== Information provided ==

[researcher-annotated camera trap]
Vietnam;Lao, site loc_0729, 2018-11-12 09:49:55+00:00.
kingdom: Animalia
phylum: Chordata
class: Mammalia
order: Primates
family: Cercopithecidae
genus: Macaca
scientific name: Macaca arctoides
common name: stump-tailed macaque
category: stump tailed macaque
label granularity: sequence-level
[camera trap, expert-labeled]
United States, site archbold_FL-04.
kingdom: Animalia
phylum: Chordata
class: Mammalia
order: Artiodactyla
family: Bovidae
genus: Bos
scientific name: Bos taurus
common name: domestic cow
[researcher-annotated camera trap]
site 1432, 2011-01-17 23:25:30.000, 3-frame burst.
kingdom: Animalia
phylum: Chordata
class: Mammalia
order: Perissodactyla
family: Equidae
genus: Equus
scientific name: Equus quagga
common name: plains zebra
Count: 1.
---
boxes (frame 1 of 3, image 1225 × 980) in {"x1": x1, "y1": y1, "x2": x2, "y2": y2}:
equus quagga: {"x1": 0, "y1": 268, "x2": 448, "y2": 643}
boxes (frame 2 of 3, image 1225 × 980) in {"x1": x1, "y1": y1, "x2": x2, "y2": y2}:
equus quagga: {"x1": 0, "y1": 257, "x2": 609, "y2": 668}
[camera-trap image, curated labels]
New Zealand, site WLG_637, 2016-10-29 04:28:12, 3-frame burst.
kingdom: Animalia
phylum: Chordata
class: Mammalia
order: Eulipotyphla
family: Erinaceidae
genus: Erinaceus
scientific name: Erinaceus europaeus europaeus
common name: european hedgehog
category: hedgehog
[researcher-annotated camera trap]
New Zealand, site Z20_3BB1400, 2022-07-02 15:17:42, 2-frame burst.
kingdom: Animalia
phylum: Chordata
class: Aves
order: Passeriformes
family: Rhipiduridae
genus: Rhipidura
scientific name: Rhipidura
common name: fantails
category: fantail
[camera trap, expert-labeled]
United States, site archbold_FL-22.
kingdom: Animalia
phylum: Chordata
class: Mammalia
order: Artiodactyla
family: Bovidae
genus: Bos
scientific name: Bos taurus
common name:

===

→ **What you should do**
Could you copy every record above exactly as it appears?

→ **Solution for this exercise**
[researcher-annotated camera trap]
Vietnam;Lao, site loc_0729, 2018-11-12 09:49:55+00:00.
kingdom: Animalia
phylum: Chordata
class: Mammalia
order: Primates
family: Cercopithecidae
genus: Macaca
scientific name: Macaca arctoides
common name: stump-tailed macaque
category: stump tailed macaque
label granularity: sequence-level
[camera trap, expert-labeled]
United States, site archbold_FL-04.
kingdom: Animalia
phylum: Chordata
class: Mammalia
order: Artiodactyla
family: Bovidae
genus: Bos
scientific name: Bos taurus
common name: domestic cow
[researcher-annotated camera trap]
site 1432, 2011-01-17 23:25:30.000, 3-frame burst.
kingdom: Animalia
phylum: Chordata
class: Mammalia
order: Perissodactyla
family: Equidae
genus: Equus
scientific name: Equus quagga
common name: plains zebra
Count: 1.
---
boxes (frame 1 of 3, image 1225 × 980) in {"x1": x1, "y1": y1, "x2": x2, "y2": y2}:
equus quagga: {"x1": 0, "y1": 268, "x2": 448, "y2": 643}
boxes (frame 2 of 3, image 1225 × 980) in {"x1": x1, "y1": y1, "x2": x2, "y2": y2}:
equus quagga: {"x1": 0, "y1": 257, "x2": 609, "y2": 668}
[camera-trap image, curated labels]
New Zealand, site WLG_637, 2016-10-29 04:28:12, 3-frame burst.
kingdom: Animalia
phylum: Chordata
class: Mammalia
order: Eulipotyphla
family: Erinaceidae
genus: Erinaceus
scientific name: Erinaceus europaeus europaeus
common name: european hedgehog
category: hedgehog
[researcher-annotated camera trap]
New Zealand, site Z20_3BB1400, 2022-07-02 15:17:42, 2-frame burst.
kingdom: Animalia
phylum: Chordata
class: Aves
order: Passeriformes
family: Rhipiduridae
genus: Rhipidura
scientific name: Rhipidura
common name: fantails
category: fantail
[camera trap, expert-labeled]
United States, site archbold_FL-22.
kingdom: Animalia
phylum: Chordata
class: Mammalia
order: Artiodactyla
family: Bovidae
genus: Bos
scientific name: Bos taurus
common name:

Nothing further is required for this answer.